Collected data:
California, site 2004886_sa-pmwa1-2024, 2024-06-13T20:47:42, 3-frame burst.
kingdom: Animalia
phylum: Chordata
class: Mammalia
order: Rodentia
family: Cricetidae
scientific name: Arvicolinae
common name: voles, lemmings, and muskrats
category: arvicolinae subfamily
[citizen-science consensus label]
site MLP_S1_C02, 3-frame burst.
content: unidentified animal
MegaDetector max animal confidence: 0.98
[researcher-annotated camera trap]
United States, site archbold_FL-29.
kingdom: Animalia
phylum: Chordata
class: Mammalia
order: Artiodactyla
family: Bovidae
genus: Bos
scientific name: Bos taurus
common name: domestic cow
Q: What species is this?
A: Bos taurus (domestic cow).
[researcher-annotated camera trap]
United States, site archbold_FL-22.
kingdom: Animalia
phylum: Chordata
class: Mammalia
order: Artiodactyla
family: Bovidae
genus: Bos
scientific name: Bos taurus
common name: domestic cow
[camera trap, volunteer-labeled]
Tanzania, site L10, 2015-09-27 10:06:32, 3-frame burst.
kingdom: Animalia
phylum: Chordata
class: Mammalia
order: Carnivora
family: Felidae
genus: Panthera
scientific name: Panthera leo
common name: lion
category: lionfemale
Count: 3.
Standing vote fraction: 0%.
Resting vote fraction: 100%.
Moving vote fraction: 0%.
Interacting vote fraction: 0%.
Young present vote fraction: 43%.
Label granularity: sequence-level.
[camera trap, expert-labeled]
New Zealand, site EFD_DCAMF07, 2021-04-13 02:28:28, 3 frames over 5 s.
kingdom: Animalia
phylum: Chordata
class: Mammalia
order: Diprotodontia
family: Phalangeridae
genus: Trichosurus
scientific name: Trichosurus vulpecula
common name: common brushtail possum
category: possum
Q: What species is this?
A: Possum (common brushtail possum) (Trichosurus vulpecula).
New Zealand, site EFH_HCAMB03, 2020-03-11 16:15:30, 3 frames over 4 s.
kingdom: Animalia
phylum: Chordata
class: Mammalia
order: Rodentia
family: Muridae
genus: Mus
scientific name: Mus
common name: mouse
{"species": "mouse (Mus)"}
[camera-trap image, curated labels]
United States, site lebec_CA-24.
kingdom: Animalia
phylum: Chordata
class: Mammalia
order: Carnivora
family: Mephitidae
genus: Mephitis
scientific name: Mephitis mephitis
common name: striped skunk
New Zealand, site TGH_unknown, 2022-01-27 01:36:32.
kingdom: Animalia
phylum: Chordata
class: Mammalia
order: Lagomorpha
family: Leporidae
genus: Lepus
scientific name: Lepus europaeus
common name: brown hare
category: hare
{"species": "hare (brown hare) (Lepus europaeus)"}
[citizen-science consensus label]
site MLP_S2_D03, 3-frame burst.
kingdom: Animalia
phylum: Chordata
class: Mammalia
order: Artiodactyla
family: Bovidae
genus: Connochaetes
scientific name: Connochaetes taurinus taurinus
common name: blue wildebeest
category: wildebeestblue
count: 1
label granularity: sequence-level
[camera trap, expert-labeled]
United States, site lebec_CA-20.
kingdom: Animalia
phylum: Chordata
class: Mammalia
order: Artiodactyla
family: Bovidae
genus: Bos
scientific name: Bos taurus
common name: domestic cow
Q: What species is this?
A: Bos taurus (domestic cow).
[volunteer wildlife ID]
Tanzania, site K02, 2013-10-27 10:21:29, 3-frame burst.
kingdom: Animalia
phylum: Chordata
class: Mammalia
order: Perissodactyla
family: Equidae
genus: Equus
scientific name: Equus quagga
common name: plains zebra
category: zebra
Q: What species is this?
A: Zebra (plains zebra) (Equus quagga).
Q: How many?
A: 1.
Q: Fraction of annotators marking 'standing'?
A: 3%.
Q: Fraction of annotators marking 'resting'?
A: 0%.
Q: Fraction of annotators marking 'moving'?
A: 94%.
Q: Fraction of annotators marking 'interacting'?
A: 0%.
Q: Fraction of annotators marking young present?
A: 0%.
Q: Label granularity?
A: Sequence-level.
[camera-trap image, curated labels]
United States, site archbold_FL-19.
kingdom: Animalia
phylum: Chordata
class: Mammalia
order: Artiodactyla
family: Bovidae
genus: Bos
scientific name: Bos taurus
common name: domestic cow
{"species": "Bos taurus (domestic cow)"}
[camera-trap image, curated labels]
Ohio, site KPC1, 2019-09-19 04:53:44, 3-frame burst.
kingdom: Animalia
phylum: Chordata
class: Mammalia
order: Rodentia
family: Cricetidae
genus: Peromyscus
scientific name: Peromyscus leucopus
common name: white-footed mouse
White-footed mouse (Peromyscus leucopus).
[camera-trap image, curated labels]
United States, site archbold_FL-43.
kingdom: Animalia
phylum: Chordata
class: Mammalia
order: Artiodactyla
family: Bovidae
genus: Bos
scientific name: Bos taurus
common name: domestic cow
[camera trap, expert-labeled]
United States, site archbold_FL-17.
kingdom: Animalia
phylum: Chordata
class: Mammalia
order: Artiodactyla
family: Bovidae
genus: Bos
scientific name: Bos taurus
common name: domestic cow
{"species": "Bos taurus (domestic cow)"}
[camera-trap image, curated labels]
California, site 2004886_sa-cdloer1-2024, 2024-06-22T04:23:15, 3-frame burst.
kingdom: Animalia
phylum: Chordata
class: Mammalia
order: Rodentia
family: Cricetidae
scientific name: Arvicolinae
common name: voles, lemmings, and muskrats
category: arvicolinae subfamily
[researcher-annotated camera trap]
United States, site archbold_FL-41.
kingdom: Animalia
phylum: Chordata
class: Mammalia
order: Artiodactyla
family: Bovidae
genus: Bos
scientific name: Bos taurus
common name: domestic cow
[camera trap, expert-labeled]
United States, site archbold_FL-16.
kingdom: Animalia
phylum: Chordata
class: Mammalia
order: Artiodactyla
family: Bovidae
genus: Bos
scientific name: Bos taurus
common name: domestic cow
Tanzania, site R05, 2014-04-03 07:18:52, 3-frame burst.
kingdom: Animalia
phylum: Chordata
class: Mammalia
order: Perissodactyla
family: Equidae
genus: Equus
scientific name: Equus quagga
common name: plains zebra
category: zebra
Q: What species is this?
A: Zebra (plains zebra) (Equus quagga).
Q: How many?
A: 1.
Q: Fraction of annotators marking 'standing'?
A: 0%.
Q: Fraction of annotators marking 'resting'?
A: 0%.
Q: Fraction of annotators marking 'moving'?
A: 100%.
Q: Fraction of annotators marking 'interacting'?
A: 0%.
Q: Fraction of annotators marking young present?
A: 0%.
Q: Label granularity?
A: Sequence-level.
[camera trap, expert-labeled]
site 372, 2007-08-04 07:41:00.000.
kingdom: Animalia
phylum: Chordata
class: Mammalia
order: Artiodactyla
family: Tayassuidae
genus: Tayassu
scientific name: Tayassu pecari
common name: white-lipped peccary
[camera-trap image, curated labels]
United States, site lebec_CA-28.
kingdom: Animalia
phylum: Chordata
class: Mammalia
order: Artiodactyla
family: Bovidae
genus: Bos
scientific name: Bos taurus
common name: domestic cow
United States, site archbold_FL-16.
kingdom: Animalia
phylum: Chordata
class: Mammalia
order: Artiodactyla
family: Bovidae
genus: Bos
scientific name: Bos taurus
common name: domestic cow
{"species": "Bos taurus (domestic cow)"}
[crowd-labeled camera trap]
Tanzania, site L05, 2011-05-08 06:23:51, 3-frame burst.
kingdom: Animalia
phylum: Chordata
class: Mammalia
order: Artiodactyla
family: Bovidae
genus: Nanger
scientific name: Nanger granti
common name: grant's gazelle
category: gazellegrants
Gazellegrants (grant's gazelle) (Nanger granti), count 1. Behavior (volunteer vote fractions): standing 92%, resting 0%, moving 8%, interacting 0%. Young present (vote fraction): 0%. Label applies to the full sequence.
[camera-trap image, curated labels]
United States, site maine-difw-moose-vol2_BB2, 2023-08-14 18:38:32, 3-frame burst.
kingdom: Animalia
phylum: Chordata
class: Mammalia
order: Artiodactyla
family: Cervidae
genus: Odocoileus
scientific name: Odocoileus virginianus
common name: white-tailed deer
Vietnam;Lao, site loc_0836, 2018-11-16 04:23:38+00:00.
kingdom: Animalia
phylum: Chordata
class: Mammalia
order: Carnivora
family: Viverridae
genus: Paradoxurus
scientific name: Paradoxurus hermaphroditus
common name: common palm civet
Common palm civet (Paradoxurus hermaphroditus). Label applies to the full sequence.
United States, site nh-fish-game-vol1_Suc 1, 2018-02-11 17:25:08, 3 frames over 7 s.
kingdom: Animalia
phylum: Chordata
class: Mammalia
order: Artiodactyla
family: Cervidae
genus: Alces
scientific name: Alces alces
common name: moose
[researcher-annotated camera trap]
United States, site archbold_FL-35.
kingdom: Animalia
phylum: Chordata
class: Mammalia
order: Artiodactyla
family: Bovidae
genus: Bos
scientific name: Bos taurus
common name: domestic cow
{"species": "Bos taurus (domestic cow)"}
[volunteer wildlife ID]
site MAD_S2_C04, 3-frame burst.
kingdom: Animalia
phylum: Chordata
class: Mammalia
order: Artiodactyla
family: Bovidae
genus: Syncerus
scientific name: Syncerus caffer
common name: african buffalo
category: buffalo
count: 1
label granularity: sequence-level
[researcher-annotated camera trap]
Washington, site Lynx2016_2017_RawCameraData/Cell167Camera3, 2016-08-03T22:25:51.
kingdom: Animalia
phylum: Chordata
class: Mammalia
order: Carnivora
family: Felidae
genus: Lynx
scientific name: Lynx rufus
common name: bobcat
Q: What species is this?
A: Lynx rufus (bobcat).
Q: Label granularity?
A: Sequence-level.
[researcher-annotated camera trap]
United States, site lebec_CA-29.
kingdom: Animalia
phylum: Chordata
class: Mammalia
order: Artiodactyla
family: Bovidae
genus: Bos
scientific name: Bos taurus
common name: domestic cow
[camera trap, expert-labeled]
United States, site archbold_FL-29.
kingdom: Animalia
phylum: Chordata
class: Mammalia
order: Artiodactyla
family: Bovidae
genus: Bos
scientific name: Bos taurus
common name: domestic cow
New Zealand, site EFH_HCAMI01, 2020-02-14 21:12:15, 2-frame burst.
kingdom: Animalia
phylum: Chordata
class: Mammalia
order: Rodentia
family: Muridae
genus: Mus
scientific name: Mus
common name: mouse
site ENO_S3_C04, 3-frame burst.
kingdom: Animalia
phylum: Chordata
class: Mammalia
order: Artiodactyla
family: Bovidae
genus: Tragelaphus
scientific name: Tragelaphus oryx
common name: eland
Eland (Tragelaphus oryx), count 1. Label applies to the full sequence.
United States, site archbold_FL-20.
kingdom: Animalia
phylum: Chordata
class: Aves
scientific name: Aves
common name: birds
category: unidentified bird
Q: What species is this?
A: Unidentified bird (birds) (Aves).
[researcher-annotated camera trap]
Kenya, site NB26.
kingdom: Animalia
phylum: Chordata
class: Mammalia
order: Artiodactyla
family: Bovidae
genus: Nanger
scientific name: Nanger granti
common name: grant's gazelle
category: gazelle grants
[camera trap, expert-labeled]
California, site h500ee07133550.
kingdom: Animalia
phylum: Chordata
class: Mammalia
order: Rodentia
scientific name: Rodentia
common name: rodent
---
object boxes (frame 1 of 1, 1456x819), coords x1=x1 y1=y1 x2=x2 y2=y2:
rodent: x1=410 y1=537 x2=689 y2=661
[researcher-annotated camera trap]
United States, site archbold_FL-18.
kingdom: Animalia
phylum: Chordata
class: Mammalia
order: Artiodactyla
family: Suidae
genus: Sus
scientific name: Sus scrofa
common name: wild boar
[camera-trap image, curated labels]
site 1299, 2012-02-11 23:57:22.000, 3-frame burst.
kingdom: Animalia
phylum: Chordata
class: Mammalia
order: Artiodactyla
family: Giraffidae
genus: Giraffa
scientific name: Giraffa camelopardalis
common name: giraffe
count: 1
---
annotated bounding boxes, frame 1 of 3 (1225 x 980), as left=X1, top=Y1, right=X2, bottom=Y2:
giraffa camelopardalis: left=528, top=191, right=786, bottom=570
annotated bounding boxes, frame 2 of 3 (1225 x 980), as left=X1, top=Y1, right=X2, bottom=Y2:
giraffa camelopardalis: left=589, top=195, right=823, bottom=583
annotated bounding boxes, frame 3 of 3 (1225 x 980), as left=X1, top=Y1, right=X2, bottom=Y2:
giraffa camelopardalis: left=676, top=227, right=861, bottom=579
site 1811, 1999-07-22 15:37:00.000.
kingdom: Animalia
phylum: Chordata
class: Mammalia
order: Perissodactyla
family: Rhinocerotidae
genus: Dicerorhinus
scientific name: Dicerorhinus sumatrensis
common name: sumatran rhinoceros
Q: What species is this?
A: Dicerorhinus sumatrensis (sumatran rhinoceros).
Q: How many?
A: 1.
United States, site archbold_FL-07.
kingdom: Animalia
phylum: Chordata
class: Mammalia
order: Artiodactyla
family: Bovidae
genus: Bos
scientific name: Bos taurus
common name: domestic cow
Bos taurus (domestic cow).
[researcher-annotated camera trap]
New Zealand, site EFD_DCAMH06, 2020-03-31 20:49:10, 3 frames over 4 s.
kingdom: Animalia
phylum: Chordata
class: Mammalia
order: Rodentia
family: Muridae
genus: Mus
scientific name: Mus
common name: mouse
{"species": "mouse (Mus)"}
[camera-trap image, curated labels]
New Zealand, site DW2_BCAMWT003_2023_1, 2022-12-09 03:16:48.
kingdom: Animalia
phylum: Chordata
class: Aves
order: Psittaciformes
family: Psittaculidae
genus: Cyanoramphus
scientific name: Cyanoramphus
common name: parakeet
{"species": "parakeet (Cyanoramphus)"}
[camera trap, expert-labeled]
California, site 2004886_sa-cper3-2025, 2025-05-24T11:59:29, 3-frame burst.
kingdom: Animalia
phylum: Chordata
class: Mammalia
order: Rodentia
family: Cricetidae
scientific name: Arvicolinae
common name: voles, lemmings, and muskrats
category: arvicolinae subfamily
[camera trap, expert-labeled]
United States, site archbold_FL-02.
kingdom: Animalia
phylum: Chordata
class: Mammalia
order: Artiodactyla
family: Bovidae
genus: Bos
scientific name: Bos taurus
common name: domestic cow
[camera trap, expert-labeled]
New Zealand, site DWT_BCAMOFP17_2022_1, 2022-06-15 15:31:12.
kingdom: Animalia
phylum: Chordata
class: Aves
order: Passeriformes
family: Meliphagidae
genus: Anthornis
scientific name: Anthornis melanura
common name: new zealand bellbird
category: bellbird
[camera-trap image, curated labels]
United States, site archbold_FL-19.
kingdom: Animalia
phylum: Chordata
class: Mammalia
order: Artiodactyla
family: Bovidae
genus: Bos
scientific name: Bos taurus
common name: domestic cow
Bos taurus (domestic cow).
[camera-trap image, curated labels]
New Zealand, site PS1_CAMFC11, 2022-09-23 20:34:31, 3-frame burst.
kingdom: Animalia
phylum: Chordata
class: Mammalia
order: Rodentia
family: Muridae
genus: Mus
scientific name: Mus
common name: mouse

- **Task item**
Reproduce, with no other lines, the one containing "New Zealand, site EFD_DCAMH06, 2020-03-31" and all lines after it through the end of the data above.

- **Your solution**
New Zealand, site EFD_DCAMH06, 2020-03-31 20:49:10, 3 frames over 4 s.
kingdom: Animalia
phylum: Chordata
class: Mammalia
order: Rodentia
family: Muridae
genus: Mus
scientific name: Mus
common name: mouse
{"species": "mouse (Mus)"}
[camera-trap image, curated labels]
New Zealand, site DW2_BCAMWT003_2023_1, 2022-12-09 03:16:48.
kingdom: Animalia
phylum: Chordata
class: Aves
order: Psittaciformes
family: Psittaculidae
genus: Cyanoramphus
scientific name: Cyanoramphus
common name: parakeet
{"species": "parakeet (Cyanoramphus)"}
[camera trap, expert-labeled]
California, site 2004886_sa-cper3-2025, 2025-05-24T11:59:29, 3-frame burst.
kingdom: Animalia
phylum: Chordata
class: Mammalia
order: Rodentia
family: Cricetidae
scientific name: Arvicolinae
common name: voles, lemmings, and muskrats
category: arvicolinae subfamily
[camera trap, expert-labeled]
United States, site archbold_FL-02.
kingdom: Animalia
phylum: Chordata
class: Mammalia
order: Artiodactyla
family: Bovidae
genus: Bos
scientific name: Bos taurus
common name: domestic cow
[camera trap, expert-labeled]
New Zealand, site DWT_BCAMOFP17_2022_1, 2022-06-15 15:31:12.
kingdom: Animalia
phylum: Chordata
class: Aves
order: Passeriformes
family: Meliphagidae
genus: Anthornis
scientific name: Anthornis melanura
common name: new zealand bellbird
category: bellbird
[camera-trap image, curated labels]
United States, site archbold_FL-19.
kingdom: Animalia
phylum: Chordata
class: Mammalia
order: Artiodactyla
family: Bovidae
genus: Bos
scientific name: Bos taurus
common name: domestic cow
Bos taurus (domestic cow).
[camera-trap image, curated labels]
New Zealand, site PS1_CAMFC11, 2022-09-23 20:34:31, 3-frame burst.
kingdom: Animalia
phylum: Chordata
class: Mammalia
order: Rodentia
family: Muridae
genus: Mus
scientific name: Mus
common name: mouse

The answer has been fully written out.